Hi. Good afternoon. Just two quick questions. On, I guess, dd’s versus Ross, are the state performances, Texas, Florida versus California, what you said, is that holding true for both formats in terms of the sales performance? And then, just on the other side of it, in terms of your mix or your opportunity in categories, what do you think in terms of where you outperformed your expectation in the third quarter, like which categories surprised you the most, I would say? Could you share that with us?

Michael J. Hartshorn — Group President and Chief Operating Officer

Sure. On the dd’s question, we typically — the state performance is really on a consolidated basis, which is what we discussed. We don’t get into the dd’s. Again, I would just reiterate that, overall, dd’s improvement, I would say, across the board was very similar to Ross, but continued to trail.

Barbara Rentler — Vice Chair and Chief Executive Officer

And in terms of merchandise mix of performance outperform, I mean, shoes really outperformed. The other businesses that outperformed would be some of the [Indecipherable] businesses. From a term perspective, that would be the plan.

Bob Drbul — Guggenheim Securities — Analyst

Great.

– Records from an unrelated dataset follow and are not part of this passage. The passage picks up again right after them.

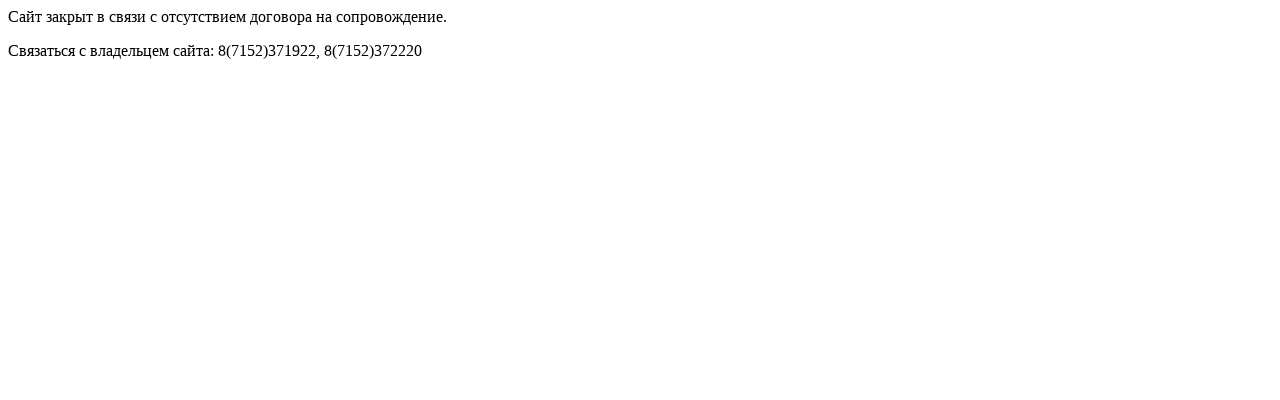

--- FILE ---
content_type: text/html;charset=UTF-8
request_url: http://obl-archive.akmo.gov.kz/news/read/K_75letiyu_rasskaza_M_Gabdullina_Moi_frontovye_druzya.html
body_size: 171
content:

<p>Сайт закрыт в связи с отсутствием договора на сопровождение.</p><p>Связаться с владельцем сайта: 8(7152)371922, 8(7152)372220</p>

Thank you.

Operator

And our final question comes from the line of Simeon Siegel with BMO Capital Markets. Please proceed with your question.

Dan Stroller — BMO Capital Markets — Analyst

Hi. This is Dan Stroller on for Simeon. Thanks for taking our question. On the topic of margin recapture, I think in the past you’ve talked about leveraging added technology in-store or at the DCs for efficiency and cost reductions. Just wondering where you stand in that regard or if there’s more to come, basically what inning you’re in, in that chapter? Thank you.

Michael J. Hartshorn — Group President and Chief Operating Officer

I would answer that by saying, we’re constantly in the third or fourth inning. So we always have new investments we’re making. Those include automation in the DCs, in stores. They’re ranging from automated robotics in the DCs. We’re piloting self-checkout in the stores. And also in the stores, more efficient ways to check inventory and take markdowns for our store associates. And we constantly have investments where we’re trying to be more productive and efficient in the business.

Dan Stroller — BMO Capital Markets — Analyst

Great. Thank you. Best of luck.

Operator

There are no further questions at this time. And I would like to turn the floor back over to Barbara Rentler for any closing comments.

Barbara Rentler — Vice Chair and Chief Executive Officer

Thank you for joining us today and for your interest in Ross Stores.